17. The system of claim 13, wherein in executing the plurality of queries, the one or more processors are configured to execute queries with the one or more database features enabled or disabled at random.
18. The system of claim 12, wherein the performance data comprises one or more of:
correctness data at least partially characterizing the correctness of output from execution of queries with the one or more database features enabled or disabled, relative to corresponding ground-truth outputs, or
performance data at least partially characterizing differences in computational resource cost or usage between executions of queries with the one or more database features enabled and executions of queries with the one or more database features disabled.

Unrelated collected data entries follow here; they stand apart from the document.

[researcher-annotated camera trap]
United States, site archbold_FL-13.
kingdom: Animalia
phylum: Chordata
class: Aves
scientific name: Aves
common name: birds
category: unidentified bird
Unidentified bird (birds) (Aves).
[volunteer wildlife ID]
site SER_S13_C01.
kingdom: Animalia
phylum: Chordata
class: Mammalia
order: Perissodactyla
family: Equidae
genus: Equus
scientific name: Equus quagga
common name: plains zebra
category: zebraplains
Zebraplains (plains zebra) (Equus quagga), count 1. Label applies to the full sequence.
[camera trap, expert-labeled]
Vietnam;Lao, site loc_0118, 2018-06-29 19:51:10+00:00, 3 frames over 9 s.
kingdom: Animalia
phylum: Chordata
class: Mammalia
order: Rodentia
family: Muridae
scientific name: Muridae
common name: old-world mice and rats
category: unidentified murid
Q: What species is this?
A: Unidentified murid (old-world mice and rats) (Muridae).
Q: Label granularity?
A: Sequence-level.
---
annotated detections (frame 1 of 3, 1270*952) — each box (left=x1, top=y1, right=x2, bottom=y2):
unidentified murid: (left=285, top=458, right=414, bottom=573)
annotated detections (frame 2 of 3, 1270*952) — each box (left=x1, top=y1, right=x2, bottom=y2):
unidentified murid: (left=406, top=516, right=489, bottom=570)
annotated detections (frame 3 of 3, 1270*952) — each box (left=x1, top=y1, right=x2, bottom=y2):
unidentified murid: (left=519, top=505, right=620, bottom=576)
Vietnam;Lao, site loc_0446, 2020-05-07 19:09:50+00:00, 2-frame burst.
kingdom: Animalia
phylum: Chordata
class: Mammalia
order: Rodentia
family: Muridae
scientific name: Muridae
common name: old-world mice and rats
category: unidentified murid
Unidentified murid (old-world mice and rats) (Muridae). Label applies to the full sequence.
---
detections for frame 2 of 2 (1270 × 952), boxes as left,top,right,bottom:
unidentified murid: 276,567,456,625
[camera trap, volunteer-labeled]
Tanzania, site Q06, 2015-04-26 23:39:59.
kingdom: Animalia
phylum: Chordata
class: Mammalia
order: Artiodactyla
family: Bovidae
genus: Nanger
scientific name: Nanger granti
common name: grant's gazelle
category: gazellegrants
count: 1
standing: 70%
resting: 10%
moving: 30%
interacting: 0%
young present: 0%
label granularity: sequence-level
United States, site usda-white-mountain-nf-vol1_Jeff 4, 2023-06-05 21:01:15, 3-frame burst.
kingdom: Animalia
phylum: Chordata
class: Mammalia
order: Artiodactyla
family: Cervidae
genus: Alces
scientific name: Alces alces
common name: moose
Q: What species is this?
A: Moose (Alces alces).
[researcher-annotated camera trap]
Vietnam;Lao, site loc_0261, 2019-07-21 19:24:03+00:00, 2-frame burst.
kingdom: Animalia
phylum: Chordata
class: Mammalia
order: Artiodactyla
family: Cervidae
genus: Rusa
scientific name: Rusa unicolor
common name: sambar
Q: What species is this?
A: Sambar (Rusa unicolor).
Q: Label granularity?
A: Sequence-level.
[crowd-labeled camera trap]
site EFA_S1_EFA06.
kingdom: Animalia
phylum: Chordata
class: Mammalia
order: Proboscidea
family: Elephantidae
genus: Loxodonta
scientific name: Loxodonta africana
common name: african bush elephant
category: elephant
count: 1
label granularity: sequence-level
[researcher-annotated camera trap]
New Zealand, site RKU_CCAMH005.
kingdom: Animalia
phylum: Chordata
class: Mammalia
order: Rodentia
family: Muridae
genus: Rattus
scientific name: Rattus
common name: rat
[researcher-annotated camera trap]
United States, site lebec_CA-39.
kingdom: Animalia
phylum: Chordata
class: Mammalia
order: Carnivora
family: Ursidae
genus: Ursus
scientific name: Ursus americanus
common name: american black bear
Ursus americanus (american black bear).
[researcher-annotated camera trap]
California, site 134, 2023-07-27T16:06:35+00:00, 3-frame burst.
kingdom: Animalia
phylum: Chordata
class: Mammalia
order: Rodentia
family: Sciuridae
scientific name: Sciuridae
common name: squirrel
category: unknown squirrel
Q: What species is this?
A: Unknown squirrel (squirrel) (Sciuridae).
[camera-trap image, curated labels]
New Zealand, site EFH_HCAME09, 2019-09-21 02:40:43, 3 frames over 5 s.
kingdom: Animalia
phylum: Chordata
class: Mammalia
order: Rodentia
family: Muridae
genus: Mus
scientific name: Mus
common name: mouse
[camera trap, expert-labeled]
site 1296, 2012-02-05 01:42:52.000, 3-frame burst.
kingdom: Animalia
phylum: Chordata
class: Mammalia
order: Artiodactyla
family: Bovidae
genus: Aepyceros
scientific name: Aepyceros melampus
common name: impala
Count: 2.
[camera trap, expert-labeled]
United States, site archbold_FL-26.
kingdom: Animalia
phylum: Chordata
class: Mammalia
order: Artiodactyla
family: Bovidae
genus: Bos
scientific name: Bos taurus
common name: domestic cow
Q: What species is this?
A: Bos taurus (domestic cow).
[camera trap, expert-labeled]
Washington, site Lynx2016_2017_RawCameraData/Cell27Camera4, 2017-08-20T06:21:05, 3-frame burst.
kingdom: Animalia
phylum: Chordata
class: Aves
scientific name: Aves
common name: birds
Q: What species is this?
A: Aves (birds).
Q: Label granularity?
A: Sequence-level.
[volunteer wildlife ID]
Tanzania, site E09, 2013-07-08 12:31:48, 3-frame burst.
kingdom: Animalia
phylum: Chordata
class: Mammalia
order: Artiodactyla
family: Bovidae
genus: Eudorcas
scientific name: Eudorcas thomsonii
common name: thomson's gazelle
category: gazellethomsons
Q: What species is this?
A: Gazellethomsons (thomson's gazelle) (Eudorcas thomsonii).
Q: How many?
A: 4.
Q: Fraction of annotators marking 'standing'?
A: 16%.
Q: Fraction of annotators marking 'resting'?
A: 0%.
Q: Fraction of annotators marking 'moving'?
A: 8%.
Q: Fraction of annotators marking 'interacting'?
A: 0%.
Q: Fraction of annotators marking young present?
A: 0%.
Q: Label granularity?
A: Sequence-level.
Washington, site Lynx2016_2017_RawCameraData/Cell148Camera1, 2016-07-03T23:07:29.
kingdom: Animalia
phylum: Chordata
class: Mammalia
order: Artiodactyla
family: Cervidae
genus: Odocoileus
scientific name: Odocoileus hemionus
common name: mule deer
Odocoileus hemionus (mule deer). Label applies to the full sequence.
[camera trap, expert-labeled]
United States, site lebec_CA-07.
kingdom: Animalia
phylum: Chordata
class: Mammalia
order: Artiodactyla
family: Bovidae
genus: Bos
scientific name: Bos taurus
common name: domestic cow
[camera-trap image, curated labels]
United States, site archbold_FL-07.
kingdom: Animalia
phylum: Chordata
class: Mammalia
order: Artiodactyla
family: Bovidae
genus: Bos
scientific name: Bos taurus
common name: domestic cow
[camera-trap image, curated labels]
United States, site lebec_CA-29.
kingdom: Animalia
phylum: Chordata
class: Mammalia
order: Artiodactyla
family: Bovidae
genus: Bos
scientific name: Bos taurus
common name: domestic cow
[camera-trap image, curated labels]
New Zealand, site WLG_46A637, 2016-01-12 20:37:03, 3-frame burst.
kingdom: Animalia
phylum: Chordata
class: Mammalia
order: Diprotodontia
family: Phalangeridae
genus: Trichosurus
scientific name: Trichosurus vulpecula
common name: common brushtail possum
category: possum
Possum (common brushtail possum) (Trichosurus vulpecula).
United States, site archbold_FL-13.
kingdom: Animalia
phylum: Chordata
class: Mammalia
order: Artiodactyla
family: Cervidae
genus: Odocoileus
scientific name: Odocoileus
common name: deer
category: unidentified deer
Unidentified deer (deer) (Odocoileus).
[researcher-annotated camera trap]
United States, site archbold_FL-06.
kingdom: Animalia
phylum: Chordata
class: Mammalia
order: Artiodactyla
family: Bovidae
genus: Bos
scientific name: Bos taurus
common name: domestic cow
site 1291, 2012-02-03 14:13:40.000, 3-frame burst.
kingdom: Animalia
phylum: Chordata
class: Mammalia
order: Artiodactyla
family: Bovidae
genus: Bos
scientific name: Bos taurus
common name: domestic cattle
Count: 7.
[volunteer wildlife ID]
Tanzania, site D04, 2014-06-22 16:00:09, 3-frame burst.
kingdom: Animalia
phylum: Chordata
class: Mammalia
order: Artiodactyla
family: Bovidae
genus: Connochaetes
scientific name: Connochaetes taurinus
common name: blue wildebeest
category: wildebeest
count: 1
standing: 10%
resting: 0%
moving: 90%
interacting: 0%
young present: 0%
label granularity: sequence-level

19. The system of claim 12, wherein in generating the performance data, the one or more processors are further configured to:
receive a test driver configured to generate output in accordance with a format in accordance with the performance data;
generate query outputs; and
generate the performance data at least partially based on the query outputs and in accordance with the test driver.
20. One or more non-transitory computer-readable storage media encoded with instructions that, when executed by one or more processors, cause the one or more processors to perform operations comprising:
receiving a query grammar;
receiving control data indicating one or more database features to enable while executing queries on a database;
generating, at random, a plurality of queries structured in accordance with the query grammar;
executing the plurality of queries on the database with the one or more database features enabled during execution of at least one query of the plurality of queries; and
generating performance data at least partially characterizing the execution of the plurality of queries.